Work in Alzheimer's disease has suggested that the disease-causing agent, a protein called beta-amyloid, may have antimicrobial properties, acting as an antibiotic produced by the body. So might a similar thing be happening with α-synuclein? Perhaps normal α-synuclein acts as an antibiotic that selectively kills off bacteria that are harmful to the body? When it is mutated, harmful bacteria are no longer controlled and go on to dominate the gut, eventually producing a molecule that is absorbed into the blood through the intestines and eventually makes its way into the brain. There it will interact with neurons to contribute the the progression of Parkinson's.
α-synuclein proteins are also found in the brain. This is one of the reasons scientists were orginally so excited when they linked α-synuclein to Parkinson's. They thought they stumpled onto the perfect disease aetiology: mutations in a single gene cause a single disease. Modern research is increasingly showing this to be no more than a myth - diseases are far more complex than that and the majority of genetic diseases seem to have, at least a small, environmental component. Parkinson's is a great example of this.

Exercise requirements. Copy the passage on α-synuclein from the words "Work in Alzheimer's" through the words "progression of Parkinson's.", swapping "antibiotic" for "bactericide" wherever it occurs.

Data records.
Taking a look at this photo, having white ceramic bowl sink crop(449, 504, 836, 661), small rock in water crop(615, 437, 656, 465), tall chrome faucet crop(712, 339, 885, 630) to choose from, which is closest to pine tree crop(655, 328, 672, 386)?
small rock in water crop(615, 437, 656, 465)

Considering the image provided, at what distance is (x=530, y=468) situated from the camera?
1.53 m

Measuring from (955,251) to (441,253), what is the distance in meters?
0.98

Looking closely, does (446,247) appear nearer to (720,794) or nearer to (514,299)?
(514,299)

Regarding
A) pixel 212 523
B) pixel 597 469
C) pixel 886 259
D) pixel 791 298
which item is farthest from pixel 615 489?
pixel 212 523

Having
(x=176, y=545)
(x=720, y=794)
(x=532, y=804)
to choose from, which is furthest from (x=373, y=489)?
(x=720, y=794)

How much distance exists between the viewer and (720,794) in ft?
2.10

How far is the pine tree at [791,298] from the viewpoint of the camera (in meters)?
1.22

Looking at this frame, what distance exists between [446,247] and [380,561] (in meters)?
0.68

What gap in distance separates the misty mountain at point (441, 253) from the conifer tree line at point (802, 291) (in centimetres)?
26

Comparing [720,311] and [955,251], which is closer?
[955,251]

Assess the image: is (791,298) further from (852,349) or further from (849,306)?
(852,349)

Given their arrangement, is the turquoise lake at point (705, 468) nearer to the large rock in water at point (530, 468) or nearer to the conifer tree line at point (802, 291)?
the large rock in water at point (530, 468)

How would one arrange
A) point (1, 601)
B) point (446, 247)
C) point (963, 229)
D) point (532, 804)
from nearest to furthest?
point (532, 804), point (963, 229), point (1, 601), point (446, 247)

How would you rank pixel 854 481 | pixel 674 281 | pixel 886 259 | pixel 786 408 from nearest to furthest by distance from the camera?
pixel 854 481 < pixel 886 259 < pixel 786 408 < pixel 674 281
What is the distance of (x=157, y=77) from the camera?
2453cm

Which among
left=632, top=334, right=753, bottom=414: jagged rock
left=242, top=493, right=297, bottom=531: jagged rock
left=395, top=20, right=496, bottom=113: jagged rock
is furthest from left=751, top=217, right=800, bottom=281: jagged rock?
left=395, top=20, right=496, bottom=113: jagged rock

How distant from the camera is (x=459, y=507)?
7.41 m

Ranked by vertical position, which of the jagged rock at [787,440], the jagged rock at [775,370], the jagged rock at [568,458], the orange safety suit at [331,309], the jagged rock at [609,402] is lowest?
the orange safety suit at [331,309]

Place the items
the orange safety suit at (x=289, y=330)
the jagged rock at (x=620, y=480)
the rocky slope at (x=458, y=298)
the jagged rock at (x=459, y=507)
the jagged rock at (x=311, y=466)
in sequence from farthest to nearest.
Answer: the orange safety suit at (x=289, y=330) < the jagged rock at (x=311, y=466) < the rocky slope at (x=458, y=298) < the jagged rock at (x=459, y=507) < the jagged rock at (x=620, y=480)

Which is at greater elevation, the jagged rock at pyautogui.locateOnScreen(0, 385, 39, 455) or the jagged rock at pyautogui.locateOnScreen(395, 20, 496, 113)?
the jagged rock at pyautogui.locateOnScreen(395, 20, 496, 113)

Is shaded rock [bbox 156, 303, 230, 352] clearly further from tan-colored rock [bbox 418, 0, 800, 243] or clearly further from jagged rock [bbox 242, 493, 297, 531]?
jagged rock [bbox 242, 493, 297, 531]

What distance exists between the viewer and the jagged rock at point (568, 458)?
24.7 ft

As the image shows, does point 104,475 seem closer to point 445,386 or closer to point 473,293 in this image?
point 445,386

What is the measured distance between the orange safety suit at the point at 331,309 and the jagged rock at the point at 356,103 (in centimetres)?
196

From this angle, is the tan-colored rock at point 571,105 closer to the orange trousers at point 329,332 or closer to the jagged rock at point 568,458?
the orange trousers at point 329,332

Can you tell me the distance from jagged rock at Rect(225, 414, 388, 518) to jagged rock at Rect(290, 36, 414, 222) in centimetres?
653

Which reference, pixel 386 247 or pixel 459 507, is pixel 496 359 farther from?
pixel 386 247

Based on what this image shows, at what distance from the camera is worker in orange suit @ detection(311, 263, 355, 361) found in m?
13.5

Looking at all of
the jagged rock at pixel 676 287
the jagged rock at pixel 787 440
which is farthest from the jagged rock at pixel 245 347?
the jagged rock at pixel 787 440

Task result.
Work in Alzheimer's disease has suggested that the disease-causing agent, a protein called beta-amyloid, may have antimicrobial properties, acting as an bactericide produced by the body. So might a similar thing be happening with α-synuclein? Perhaps normal α-synuclein acts as an bactericide that selectively kills off bacteria that are harmful to the body? When it is mutated, harmful bacteria are no longer controlled and go on to dominate the gut, eventually producing a molecule that is absorbed into the blood through the intestines and eventually makes its way into the brain. There it will interact with neurons to contribute the the progression of Parkinson's.